>> Begin Selection
There Was Much More to Michael Nesmith Than The Monkees

Michael Nesmith, who died Friday at his California home of heart failure at age 78, never lost his ambivalence about his best-known musical endeavor: The Monkees. On the one hand, most people know him as a member of that made-for-TV rock ‘n’ roll band during its two-year run on NBC-TV, 1966-1968. On the other hand, he was proudest of the music he made as a struggling folk singer before the TV show, and as a pioneering country-rocker and music-videographer after the show.

Those mixed feelings were obvious the last time I saw him. Michael Nesmith & The First National Band headlined the Country Music Hall of Fame’s CMA Theatre on Sept. 11, 2018. The 19-song set included only a single Monkees song—and that tune, “Papa Gene’s Blues,” dated back to Nesmith’s pre-Monkees folkie career.

And yet Nesmith had just done a summer tour with his old bandmate, billed as “The Monkees Present: The Mike Nesmith & Micky Dolenz Show.” Dominated by Monkees songs, the tour proved so successful that the duo reprised it in 2019 and 2021. Clearly, he was torn between the two sides of his career.

Some in the Hall of Fame audience were unmistakably disappointed at the absence of Monkees songs, but others were just as obviously gratified. This latter group believed that Nesmith deserves to be remembered not as a TV sitcom star, but as an unheralded pioneer of the country-rock movement. The singer dressed the part, wearing a big, white cowboy hat embellished with stars in red and blue sequins.

After all, his first country-flavored solo album, Magnetic South, credited to Michael Nesmith & The First National Band, was released in June 1970, before the debut albums of The Eagles, Pure Prairie League and The New Riders of the Purple Sage. This argument neglects to mention that the Byrds’ Sweetheart of the Rodeo, The Flying Burrito Brothers’ The Gilded Palace of Sin, Bob Dylan’s John Wesley Harding and the first two Poco albums all predate Magnetic South.

Which is not to deny that Nesmith was a legitimate member of that first wave of Sweetheart-inspired country-rock. Magnetic South featured “Joanne,” the only top-40 solo single of his career, and when he sang it at the Hall of Fame, it still had that captivating, rising chorus melody, the swooping vocal shadowed by the steel guitar. At the 2019 show, the steel was provided by virtuoso Pete Finney, and the harmony vocals by two of Nesmith’s sons, John and Christian. Their father seemed bashful, surprised and pleased all at once when the song got the biggest cheers of the night.

In the show’s second half, Nesmith sent his eight backing musicians offstage and recreated the three-song set he performed on many Monday nights as the barely known M.C. of the open-mic folk-singer night at Los Angeles’ legendary Troubadour nightclub. Standing alone on stage with a 12-string guitar, as he had back in 1965, he played “Propinquity,” “Different Drum” and “Papa Gene’s Blues” for the Hall of Fame crowd. That middle song is arguably his best composition, for its theme of a young person not ready to settle down is reinforced by its bouncy and ready-to-ramble melody, especially on the bridge that goes, “I’m not saying you ain’t pretty / All I’m saying’s I’m not ready.”
>> End Selection
>> Begin Data section
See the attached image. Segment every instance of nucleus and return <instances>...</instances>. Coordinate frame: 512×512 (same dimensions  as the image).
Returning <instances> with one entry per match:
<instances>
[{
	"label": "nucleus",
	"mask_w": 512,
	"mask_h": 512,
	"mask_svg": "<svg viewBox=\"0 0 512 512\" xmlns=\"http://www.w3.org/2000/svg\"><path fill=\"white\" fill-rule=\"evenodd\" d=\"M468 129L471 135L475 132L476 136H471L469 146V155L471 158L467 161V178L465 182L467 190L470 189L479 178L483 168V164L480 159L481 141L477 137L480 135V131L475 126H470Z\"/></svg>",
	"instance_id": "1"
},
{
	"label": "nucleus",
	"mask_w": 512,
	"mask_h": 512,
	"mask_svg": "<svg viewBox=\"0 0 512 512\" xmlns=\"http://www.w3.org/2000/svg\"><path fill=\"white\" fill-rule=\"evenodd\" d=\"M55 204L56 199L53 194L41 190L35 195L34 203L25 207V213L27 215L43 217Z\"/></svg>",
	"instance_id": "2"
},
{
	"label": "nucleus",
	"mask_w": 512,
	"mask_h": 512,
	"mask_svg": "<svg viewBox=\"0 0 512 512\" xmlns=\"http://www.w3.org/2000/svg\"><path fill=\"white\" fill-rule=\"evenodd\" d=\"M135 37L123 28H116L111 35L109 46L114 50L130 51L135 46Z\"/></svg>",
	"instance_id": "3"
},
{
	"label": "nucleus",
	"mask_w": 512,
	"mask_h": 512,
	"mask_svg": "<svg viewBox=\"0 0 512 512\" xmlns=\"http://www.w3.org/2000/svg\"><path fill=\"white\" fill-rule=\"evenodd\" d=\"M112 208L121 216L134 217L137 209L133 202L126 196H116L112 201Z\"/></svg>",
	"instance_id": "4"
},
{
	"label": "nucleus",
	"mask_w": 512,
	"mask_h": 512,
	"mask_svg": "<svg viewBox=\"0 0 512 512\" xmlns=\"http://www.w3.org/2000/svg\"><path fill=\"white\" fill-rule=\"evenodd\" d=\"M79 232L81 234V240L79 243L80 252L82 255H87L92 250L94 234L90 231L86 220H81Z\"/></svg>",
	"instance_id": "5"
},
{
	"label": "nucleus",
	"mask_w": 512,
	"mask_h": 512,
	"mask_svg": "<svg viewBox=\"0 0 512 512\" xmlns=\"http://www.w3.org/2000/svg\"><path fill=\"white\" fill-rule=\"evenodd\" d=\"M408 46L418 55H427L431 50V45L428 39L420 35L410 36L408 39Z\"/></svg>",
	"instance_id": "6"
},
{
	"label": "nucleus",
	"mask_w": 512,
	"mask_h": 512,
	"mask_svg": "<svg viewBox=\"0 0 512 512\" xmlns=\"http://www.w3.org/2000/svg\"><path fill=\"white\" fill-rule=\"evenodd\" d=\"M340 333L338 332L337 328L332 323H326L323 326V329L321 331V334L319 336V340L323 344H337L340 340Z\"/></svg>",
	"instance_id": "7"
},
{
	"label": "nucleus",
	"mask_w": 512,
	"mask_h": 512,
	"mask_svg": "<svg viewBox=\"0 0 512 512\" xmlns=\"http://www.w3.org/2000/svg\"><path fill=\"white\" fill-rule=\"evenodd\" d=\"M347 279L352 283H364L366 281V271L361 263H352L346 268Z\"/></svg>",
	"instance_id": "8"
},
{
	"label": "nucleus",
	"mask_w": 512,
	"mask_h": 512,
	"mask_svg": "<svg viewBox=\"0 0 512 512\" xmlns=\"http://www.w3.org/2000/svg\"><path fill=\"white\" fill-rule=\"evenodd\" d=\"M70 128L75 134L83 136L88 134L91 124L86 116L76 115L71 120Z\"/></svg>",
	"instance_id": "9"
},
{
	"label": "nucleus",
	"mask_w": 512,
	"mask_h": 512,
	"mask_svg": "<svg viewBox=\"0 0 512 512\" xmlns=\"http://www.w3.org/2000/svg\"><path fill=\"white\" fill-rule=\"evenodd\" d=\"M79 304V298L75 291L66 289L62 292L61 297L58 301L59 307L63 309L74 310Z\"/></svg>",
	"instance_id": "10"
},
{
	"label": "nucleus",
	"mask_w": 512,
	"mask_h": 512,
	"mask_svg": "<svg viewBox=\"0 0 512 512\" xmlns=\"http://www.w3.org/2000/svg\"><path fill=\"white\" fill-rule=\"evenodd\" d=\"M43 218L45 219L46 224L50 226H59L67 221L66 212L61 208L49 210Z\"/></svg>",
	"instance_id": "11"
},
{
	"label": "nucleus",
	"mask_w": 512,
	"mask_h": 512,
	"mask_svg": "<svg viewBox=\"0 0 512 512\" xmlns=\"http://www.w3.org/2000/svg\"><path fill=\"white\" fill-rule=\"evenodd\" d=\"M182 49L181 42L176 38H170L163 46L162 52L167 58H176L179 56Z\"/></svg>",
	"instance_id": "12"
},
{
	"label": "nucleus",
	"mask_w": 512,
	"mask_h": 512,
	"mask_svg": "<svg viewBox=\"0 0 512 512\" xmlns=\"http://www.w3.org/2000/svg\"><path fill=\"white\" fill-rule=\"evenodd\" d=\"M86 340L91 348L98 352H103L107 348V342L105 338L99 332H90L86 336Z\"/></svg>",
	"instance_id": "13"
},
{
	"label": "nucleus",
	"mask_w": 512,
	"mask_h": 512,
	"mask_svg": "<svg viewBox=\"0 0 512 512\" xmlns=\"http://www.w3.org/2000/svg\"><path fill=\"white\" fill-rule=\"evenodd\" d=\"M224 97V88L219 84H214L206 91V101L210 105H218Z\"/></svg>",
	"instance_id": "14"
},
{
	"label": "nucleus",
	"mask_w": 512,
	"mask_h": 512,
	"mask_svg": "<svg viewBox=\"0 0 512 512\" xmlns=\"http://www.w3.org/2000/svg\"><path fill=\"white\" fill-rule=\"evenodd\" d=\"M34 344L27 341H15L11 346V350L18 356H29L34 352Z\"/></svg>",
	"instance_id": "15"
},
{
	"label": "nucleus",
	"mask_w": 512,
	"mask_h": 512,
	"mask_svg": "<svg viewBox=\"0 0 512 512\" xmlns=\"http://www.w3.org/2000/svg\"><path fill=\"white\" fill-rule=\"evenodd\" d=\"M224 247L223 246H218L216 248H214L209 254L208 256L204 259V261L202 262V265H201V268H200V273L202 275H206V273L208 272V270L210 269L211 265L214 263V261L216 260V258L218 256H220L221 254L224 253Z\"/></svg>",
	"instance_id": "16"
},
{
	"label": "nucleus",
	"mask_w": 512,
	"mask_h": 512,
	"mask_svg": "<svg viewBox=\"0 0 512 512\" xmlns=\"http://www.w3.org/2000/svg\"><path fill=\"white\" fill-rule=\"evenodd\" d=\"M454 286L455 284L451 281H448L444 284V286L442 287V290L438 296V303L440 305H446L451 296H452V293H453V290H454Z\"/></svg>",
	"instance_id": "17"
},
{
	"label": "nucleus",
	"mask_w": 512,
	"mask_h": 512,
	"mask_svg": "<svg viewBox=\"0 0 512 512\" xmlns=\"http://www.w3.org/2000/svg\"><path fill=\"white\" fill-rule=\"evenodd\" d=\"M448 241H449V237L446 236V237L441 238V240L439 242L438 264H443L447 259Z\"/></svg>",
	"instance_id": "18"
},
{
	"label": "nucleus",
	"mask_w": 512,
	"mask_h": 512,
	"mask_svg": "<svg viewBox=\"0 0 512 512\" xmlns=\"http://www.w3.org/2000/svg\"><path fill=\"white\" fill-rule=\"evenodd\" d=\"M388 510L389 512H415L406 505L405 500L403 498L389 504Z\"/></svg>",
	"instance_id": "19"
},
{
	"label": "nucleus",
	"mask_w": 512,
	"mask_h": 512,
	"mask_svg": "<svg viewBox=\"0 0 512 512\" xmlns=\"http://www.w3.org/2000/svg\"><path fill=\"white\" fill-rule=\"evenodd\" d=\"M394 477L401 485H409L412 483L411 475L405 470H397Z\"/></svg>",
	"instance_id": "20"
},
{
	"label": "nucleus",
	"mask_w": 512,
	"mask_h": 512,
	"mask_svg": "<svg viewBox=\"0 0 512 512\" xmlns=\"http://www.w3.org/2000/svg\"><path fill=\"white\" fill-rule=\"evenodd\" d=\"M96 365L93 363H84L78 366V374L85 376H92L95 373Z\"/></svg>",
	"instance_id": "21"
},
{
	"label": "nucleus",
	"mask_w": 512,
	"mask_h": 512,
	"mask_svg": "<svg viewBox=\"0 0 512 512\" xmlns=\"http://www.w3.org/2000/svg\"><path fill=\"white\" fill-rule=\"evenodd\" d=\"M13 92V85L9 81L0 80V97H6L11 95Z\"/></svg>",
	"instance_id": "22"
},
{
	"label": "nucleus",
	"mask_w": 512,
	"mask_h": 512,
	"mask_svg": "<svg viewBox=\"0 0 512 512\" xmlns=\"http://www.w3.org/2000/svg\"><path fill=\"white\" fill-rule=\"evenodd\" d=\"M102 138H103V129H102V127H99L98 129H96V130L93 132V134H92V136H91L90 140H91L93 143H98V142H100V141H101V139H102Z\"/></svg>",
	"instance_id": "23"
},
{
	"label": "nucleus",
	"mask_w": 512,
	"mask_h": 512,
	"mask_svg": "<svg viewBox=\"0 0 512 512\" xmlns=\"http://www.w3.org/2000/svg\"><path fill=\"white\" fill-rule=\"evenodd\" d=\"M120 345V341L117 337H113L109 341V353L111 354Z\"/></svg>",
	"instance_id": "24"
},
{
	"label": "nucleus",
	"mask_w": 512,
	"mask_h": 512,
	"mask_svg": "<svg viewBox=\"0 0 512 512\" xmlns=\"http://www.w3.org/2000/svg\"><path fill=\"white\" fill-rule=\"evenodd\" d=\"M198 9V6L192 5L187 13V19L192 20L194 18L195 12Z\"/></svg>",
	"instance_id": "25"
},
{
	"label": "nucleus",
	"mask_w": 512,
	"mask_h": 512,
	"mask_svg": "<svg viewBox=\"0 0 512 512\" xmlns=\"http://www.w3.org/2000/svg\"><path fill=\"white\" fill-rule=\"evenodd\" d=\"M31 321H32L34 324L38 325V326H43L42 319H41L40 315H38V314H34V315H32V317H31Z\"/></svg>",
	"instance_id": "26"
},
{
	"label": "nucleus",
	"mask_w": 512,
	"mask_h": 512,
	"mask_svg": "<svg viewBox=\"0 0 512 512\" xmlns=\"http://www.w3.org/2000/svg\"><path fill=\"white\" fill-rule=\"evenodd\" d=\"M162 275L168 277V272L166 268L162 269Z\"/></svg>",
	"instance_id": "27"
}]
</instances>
>> End Data section
>> Begin Data section
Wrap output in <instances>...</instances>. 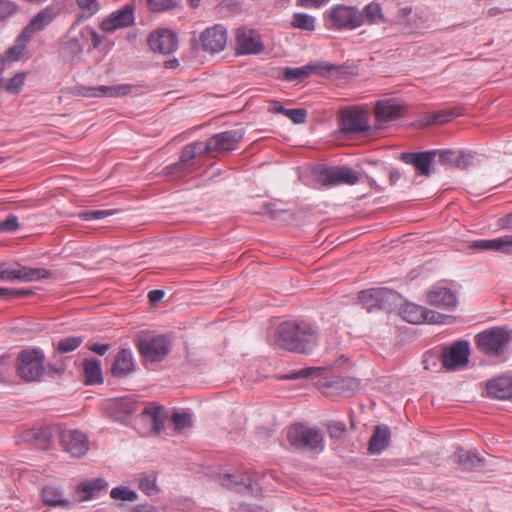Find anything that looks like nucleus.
>> End Data section
# [What you should do]
Extend the article about Michael Nesmith above, beginning right after its final sentence.

# [Written response]
A little-known singer at the Troubadour named Linda Ronstadt heard it and recorded it with her trio, Stone Poneys. The result was a #13 pop single in 1967, the first hit of her career. The Stone Poneys used another Nesmith composition, “Some of Shelly’s Blues,” as the A-side of a 1968 single, but with less success.

Between those Troubadour shows and the Stone Poney singles, however, Nesmith had answered a Daily Variety ad announcing auditions for a new TV show, to cast “Folk & Roll Musicians-Singers for acting roles in new TV series. Running parts for 4 insane boys, age 17-21.” He got one of the four slots alongside Dolenz (a child actor with some band experience), Davy Jones (a British musical theater prodigy) and Peter Tork (a Greenwich Village folkie).

The show was the brainchild of TV producers Bert Schneider and Bob Rafelson, who wanted to translate the loosey-goosey mix of comedy and music in Richard Lester’s Beatles movie, A Hard Day’s Night, for the more circumscribed world of American television. The producers thought of building the show around a pre-existing band, The Lovin’ Spoonful, but realized such experienced musicians would be less pliable to manipulation and less appealing to junior-high girls.

Rafelson, who would go on to direct such landmark movies as Five Easy Pieces, The King of Marvin Gardens and The Postman Always Rings Twice, all three starring a young Jack Nicholson, was a gifted filmmaker. In 1968, he would make The Monkees’ bizarrely experimental feature film, Head, with appearances by Nicholson, Frank Zappa and Annette Funicello.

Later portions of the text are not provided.